Nul lieu n’est meilleur que le monde
L’anthologie consacrée à Wendell Berry permet au public français de découvrir l’œuvre d’un poète dont la renommée n’est plus à faire aux États-Unis, qui conjugue le souci de la terre et l’engagement écologique avec une critique de la course au progrès et de ses effets délétères.
Fêté par Obama, lauréat du prix Pulitzer, considéré comme l’une des consciences majeures de l’écologie, Wendell Berry, né en 1934, jouit d’une renommée importante aux États-Unis. Poète, essayiste, romancier, l’homme aurait pu poursuivre une brillante carrière universitaire, mais il a choisi de vivre comme agriculteur, cultivant une terre ancestrale dans le Kentucky, au lieu-dit… Port-Royal !
Souvenez-vous que le terreau céleste
n’a pas besoin d’être trop riche
pour quelqu’un qui a été heureux à Port-Royal.
Ce choix de vie permet de mesurer son engagement concret dans le combat écologique ainsi que la place centrale d’une éthique conjuguant vie et œuvre. Et c’est bien cette dimension éthique, mélange de rigueur, d’ouverture d’esprit et de simplicité que l’on découvre dans le choix de poèmes publiés en version bilingue par Arfuyen. Un lyrisme sobre y déploie une ample méditation où le chant de la terre aimée est constant :
Vous reconnaîtrez en moi la terre, comme autrefois
j’aurais voulu la connaître en moi-même : ma terre
qui fut mon souci, mon fidèle devoir depuis ma naissance.
Cette louange quasi franciscaine (les oiseaux sont très présents dans les poèmes) n’exclut en rien la critique et l’amertume face à un monde obsédé par l’argent, la technique, la violence :
Bénis les morts qui ont échappé juste à temps
au métal que l’on tord, à la pierre brisée,
aux technocorps qui croient en vain guérir.
Amertume si forte :
Les hommes font des projets s’épuisant à la tâche
passant leur vie à se massacrer
que parfois point une forme de désespérance à peine tempérée par la tonalité élégiaque de nombreux poèmes :
Les mains des morts qui t’ont ici
accompagné, reposent sur toi tendrement
comme la pluie repose en scintillant
sur les feuilles.
Mais ce dépassement du désespoir ne provient pas que de l’élégie.
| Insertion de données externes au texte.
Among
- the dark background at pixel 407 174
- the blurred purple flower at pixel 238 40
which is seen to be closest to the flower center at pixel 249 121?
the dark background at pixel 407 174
Il prend aussi sa source dans une spiritualité empruntant avec discrétion et finesse ses motifs au christianisme comme à la tradition des poètes métaphysiques anglais ou à Shakespeare. Le panthéisme affleure également, qui pourrait constituer une autre réponse au désespoir par l’immersion dans le cosmos, mais il est toujours modelé par la prise en compte de la souffrance humaine comme, par exemple, dans ce magnifique poème consacré à Gloucester, ce personnage ô combien douloureux du Roi Lear :
Je songe à Gloucester, aveugle, conduit à travers le monde
jusqu’à la limite du monde par la main d’un étranger
qui est son fils fidèle. Au bord de la falaise,
il renonce à la vie qui pour lui n’a plus de sens,
ayant perdu la vraie voie, ses yeux devenus deux plaies saignantes,
et retrouve la vie, mené plus loin
par le fils rejeté qui est devenu
son père, pour que les gens de bien se reconnaissent
l’un l’autre, et puissent, ayant mûri, s’en aller vers la mort.
Nous vivons de la vie donnée, non programmée.
L’anthologie nous donne ainsi à entendre une voix dont nous n’avons guère l’habitude, en France du moins. En elle jouent plusieurs registres et plusieurs tonalités, mais l’ensemble n’en est pas moins unifié. Colère, détresse, louange et sérénité alternent, dialoguent, un peu comme dans certains psaumes. La langue la plus simple et directe est rehaussée par de discrets mais signifiants échos de la tradition poétique la plus haute (Dante, Shakespeare, Thoreau), voire de l’expérience mystique. On ne peut que saluer le mérite et le courage éditorial des éditions Arfuyen de proposer cette œuvre aux lecteurs français.
Il faut le temps entier pour désigner l’éternité,
le plus durable éclat de chaque étincelle qui meurt,
et tous les mots, les cris de chaque langue
doivent former le Verbe appelant le noir le plus noir
de ce monde à rejoindre l’aube qui perdure.